Once --event-vector enabled, event crypto adapter will group processed
crypto operation into rte_event_vector event with type
RTE_EVENT_TYPE_CRYPTODEV_VECTOR.
Signed-off-by: Volodymyr Fialko <vfialko@marvell.com>
---
doc/guides/sample_app_ug/ipsec_secgw.rst | 3 +
examples/ipsec-secgw/event_helper.c | 34 ++-
examples/ipsec-secgw/ipsec-secgw.c | 2 +-
examples/ipsec-secgw/ipsec-secgw.h | 1 +
examples/ipsec-secgw/ipsec_worker.c | 281 ++++++++++++++++++-----
5 files changed, 264 insertions(+), 57 deletions(-)

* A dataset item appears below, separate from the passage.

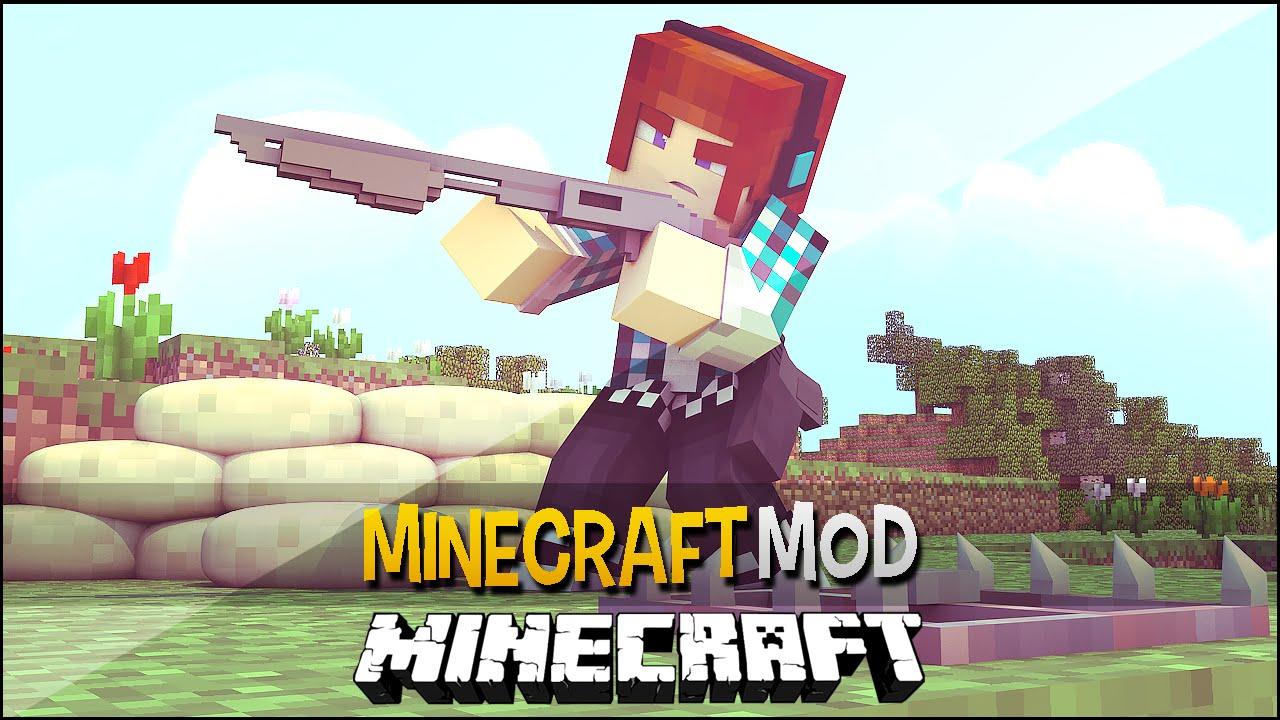 mod de armas minecraft 1.8 download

diff --git a/doc/guides/sample_app_ug/ipsec_secgw.rst b/doc/guides/sample_app_ug/ipsec_secgw.rst
index c7b87889f1..2a1aeae7c5 100644
--- a/doc/guides/sample_app_ug/ipsec_secgw.rst
+++ b/doc/guides/sample_app_ug/ipsec_secgw.rst
@@ -94,6 +94,9 @@ The application supports two modes of operation: poll mode and event mode.
(default vector-size is 16) and vector-tmo (default vector-tmo is 102400ns).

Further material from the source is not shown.